Problem requirements :: Convert every line of the material below into a JSON list of strings, one string per line, skipping blank lines and omitting the pictures.

-- START OF Listed records --

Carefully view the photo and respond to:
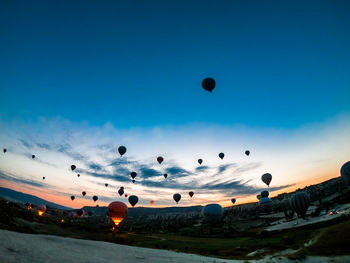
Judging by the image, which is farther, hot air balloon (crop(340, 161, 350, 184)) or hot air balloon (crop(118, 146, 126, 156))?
hot air balloon (crop(118, 146, 126, 156))

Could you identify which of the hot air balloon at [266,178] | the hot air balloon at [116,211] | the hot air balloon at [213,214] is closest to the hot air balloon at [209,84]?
the hot air balloon at [213,214]

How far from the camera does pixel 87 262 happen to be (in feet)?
55.6

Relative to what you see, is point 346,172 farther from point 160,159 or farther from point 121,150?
point 121,150

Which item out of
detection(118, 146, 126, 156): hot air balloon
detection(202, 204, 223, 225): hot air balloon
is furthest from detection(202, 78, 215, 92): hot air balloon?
detection(118, 146, 126, 156): hot air balloon

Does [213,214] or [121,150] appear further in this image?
Answer: [121,150]

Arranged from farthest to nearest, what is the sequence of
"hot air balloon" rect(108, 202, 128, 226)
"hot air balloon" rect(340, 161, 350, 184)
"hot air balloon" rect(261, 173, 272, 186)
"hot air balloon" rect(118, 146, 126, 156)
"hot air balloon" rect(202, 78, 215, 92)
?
"hot air balloon" rect(261, 173, 272, 186) → "hot air balloon" rect(118, 146, 126, 156) → "hot air balloon" rect(340, 161, 350, 184) → "hot air balloon" rect(108, 202, 128, 226) → "hot air balloon" rect(202, 78, 215, 92)

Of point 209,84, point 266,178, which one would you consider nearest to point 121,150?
point 209,84

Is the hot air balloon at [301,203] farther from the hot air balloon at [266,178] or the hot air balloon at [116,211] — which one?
the hot air balloon at [116,211]

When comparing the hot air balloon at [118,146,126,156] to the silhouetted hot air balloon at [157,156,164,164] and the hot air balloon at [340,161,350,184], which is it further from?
the hot air balloon at [340,161,350,184]

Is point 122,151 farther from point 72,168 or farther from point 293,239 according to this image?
point 293,239

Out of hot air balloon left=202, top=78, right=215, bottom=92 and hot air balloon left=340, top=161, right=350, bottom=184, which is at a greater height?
hot air balloon left=202, top=78, right=215, bottom=92

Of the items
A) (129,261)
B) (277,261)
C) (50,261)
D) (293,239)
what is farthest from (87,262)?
(293,239)

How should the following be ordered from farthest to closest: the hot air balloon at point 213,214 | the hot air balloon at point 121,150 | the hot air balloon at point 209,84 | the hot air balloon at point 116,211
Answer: the hot air balloon at point 121,150 < the hot air balloon at point 116,211 < the hot air balloon at point 213,214 < the hot air balloon at point 209,84

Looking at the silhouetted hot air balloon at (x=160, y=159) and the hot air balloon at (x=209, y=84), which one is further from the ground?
the hot air balloon at (x=209, y=84)
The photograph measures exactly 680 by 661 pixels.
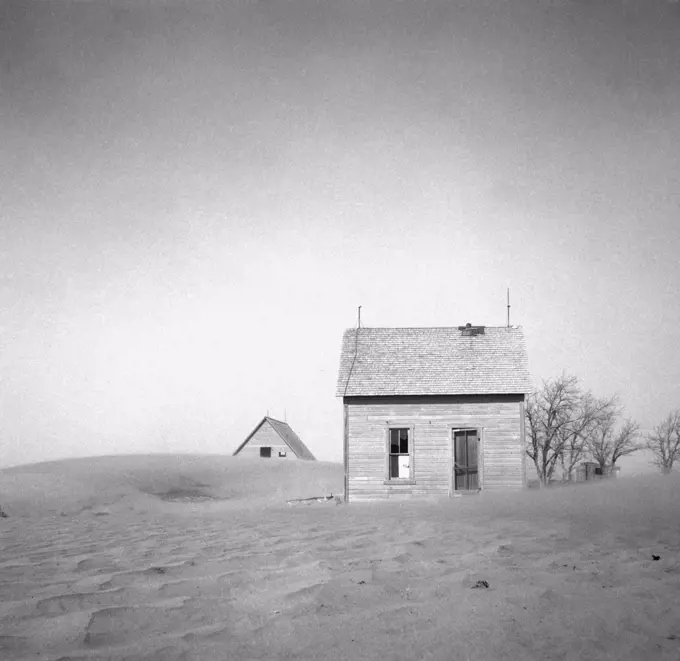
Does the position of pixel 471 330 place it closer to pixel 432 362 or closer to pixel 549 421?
pixel 432 362

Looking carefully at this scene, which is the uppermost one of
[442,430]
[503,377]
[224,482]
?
[503,377]

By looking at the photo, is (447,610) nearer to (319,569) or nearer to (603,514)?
(319,569)

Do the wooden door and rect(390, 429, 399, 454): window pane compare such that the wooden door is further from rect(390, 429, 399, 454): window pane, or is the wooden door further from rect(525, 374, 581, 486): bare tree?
rect(525, 374, 581, 486): bare tree

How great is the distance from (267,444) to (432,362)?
24520 mm

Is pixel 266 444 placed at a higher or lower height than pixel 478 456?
higher

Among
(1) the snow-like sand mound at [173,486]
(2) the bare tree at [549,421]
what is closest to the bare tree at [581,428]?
(2) the bare tree at [549,421]

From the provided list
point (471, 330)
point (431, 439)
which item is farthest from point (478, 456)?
point (471, 330)

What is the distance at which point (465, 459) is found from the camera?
1844cm

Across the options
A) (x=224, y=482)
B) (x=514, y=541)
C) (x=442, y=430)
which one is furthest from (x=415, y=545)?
(x=224, y=482)

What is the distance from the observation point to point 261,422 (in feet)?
137

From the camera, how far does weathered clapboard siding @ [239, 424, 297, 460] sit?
4103 centimetres

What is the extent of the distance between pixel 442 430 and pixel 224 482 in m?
17.2

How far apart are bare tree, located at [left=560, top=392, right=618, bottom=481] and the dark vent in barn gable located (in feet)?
49.7

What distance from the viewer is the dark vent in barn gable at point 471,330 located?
20688mm
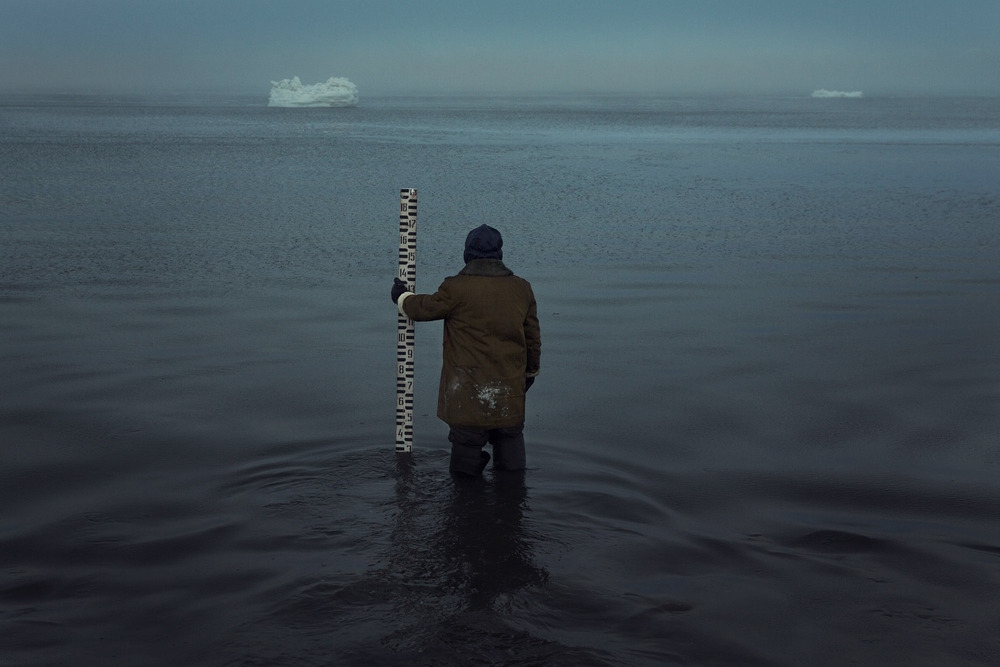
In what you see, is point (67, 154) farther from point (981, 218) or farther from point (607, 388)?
point (607, 388)

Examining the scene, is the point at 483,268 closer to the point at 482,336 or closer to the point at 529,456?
the point at 482,336

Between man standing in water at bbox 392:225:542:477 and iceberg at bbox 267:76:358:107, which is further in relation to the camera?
iceberg at bbox 267:76:358:107

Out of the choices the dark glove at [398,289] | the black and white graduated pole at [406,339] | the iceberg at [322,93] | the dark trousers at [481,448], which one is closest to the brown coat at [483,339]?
the dark trousers at [481,448]

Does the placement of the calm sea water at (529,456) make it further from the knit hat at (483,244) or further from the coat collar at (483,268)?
the knit hat at (483,244)

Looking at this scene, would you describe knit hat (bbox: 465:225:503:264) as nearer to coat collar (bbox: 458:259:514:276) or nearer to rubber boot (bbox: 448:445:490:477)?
coat collar (bbox: 458:259:514:276)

-- END OF Listed records --

Final result ::
[
  "Carefully view the photo and respond to:",
  "Judging by the image, which is farther, hot air balloon (crop(340, 161, 350, 184)) or hot air balloon (crop(118, 146, 126, 156))?",
  "hot air balloon (crop(118, 146, 126, 156))",
  "Could you identify which of the hot air balloon at [266,178] | the hot air balloon at [116,211] | the hot air balloon at [213,214] is closest to the hot air balloon at [209,84]?",
  "the hot air balloon at [213,214]",
  "How far from the camera does pixel 87 262 happen to be (in feet)?",
  "55.6",
  "Relative to what you see, is point 346,172 farther from point 160,159 or farther from point 121,150?",
  "point 121,150",
  "Which item out of",
  "detection(118, 146, 126, 156): hot air balloon",
  "detection(202, 204, 223, 225): hot air balloon",
  "is furthest from detection(202, 78, 215, 92): hot air balloon?",
  "detection(118, 146, 126, 156): hot air balloon",
  "Does [213,214] or [121,150] appear further in this image?",
  "Answer: [121,150]",
  "Arranged from farthest to nearest, what is the sequence of",
  "\"hot air balloon\" rect(108, 202, 128, 226)",
  "\"hot air balloon\" rect(340, 161, 350, 184)",
  "\"hot air balloon\" rect(261, 173, 272, 186)",
  "\"hot air balloon\" rect(118, 146, 126, 156)",
  "\"hot air balloon\" rect(202, 78, 215, 92)",
  "?",
  "\"hot air balloon\" rect(261, 173, 272, 186) → \"hot air balloon\" rect(118, 146, 126, 156) → \"hot air balloon\" rect(340, 161, 350, 184) → \"hot air balloon\" rect(108, 202, 128, 226) → \"hot air balloon\" rect(202, 78, 215, 92)",
  "Of point 209,84, point 266,178, which one would you consider nearest to point 121,150?",
  "point 209,84",
  "Is the hot air balloon at [301,203] farther from the hot air balloon at [266,178] or the hot air balloon at [116,211] — which one?",
  "the hot air balloon at [116,211]",
  "When comparing the hot air balloon at [118,146,126,156] to the silhouetted hot air balloon at [157,156,164,164] and the hot air balloon at [340,161,350,184], which is it further from?",
  "the hot air balloon at [340,161,350,184]",
  "Is point 122,151 farther from point 72,168 or farther from point 293,239 according to this image?",
  "point 293,239",
  "Out of hot air balloon left=202, top=78, right=215, bottom=92 and hot air balloon left=340, top=161, right=350, bottom=184, which is at a greater height?",
  "hot air balloon left=202, top=78, right=215, bottom=92",
  "Of the items",
  "A) (129,261)",
  "B) (277,261)",
  "C) (50,261)",
  "D) (293,239)",
  "what is farthest from (87,262)?",
  "(293,239)",
  "How should the following be ordered from farthest to closest: the hot air balloon at point 213,214 | the hot air balloon at point 121,150 | the hot air balloon at point 209,84 | the hot air balloon at point 116,211",
  "Answer: the hot air balloon at point 121,150 < the hot air balloon at point 116,211 < the hot air balloon at point 213,214 < the hot air balloon at point 209,84",
  "Looking at the silhouetted hot air balloon at (x=160, y=159) and the hot air balloon at (x=209, y=84), which one is further from the ground?",
  "the hot air balloon at (x=209, y=84)",
  "The photograph measures exactly 680 by 661 pixels.",
  "Does the position of pixel 471 330 place it closer to pixel 432 362 or closer to pixel 549 421?",
  "pixel 432 362",
  "Looking carefully at this scene, which is the uppermost one of",
  "[442,430]",
  "[503,377]",
  "[224,482]",
  "?",
  "[503,377]",
  "By looking at the photo, is (447,610) nearer to (319,569) or nearer to (603,514)?",
  "(319,569)",
  "Do the wooden door and rect(390, 429, 399, 454): window pane compare such that the wooden door is further from rect(390, 429, 399, 454): window pane, or is the wooden door further from rect(525, 374, 581, 486): bare tree?",
  "rect(525, 374, 581, 486): bare tree",
  "How great is the distance from (267,444) to (432,362)?",
  "24520 mm",
  "Is pixel 266 444 placed at a higher or lower height than pixel 478 456?",
  "higher",
  "Among",
  "(1) the snow-like sand mound at [173,486]",
  "(2) the bare tree at [549,421]",
  "what is closest to the bare tree at [581,428]?",
  "(2) the bare tree at [549,421]",
  "From the provided list",
  "point (471, 330)",
  "point (431, 439)",
  "which item is farthest from point (478, 456)?",
  "point (471, 330)",
  "What is the distance at which point (465, 459) is found from the camera?",
  "1844cm",
  "Across the options",
  "A) (x=224, y=482)",
  "B) (x=514, y=541)",
  "C) (x=442, y=430)",
  "which one is furthest from (x=415, y=545)?",
  "(x=224, y=482)",
  "What is the distance from the observation point to point 261,422 (in feet)?",
  "137",
  "From the camera, how far does weathered clapboard siding @ [239, 424, 297, 460] sit?",
  "4103 centimetres",
  "What is the extent of the distance between pixel 442 430 and pixel 224 482 in m?",
  "17.2",
  "How far apart are bare tree, located at [left=560, top=392, right=618, bottom=481] and the dark vent in barn gable located (in feet)?",
  "49.7",
  "What distance from the viewer is the dark vent in barn gable at point 471,330 located?",
  "20688mm",
  "In what you see, is point (67, 154) farther from point (981, 218) or farther from point (607, 388)?",
  "point (607, 388)",
  "Examining the scene, is the point at 483,268 closer to the point at 482,336 or closer to the point at 529,456?",
  "the point at 482,336",
  "Between man standing in water at bbox 392:225:542:477 and iceberg at bbox 267:76:358:107, which is further in relation to the camera?",
  "iceberg at bbox 267:76:358:107",
  "Out of the choices the dark glove at [398,289] | the black and white graduated pole at [406,339] | the iceberg at [322,93] | the dark trousers at [481,448], which one is closest to the brown coat at [483,339]?",
  "the dark trousers at [481,448]",
  "Does the placement of the calm sea water at (529,456) make it further from the knit hat at (483,244) or further from the coat collar at (483,268)?",
  "the knit hat at (483,244)",
  "Looking at this scene, would you describe knit hat (bbox: 465:225:503:264) as nearer to coat collar (bbox: 458:259:514:276) or nearer to rubber boot (bbox: 448:445:490:477)?",
  "coat collar (bbox: 458:259:514:276)"
]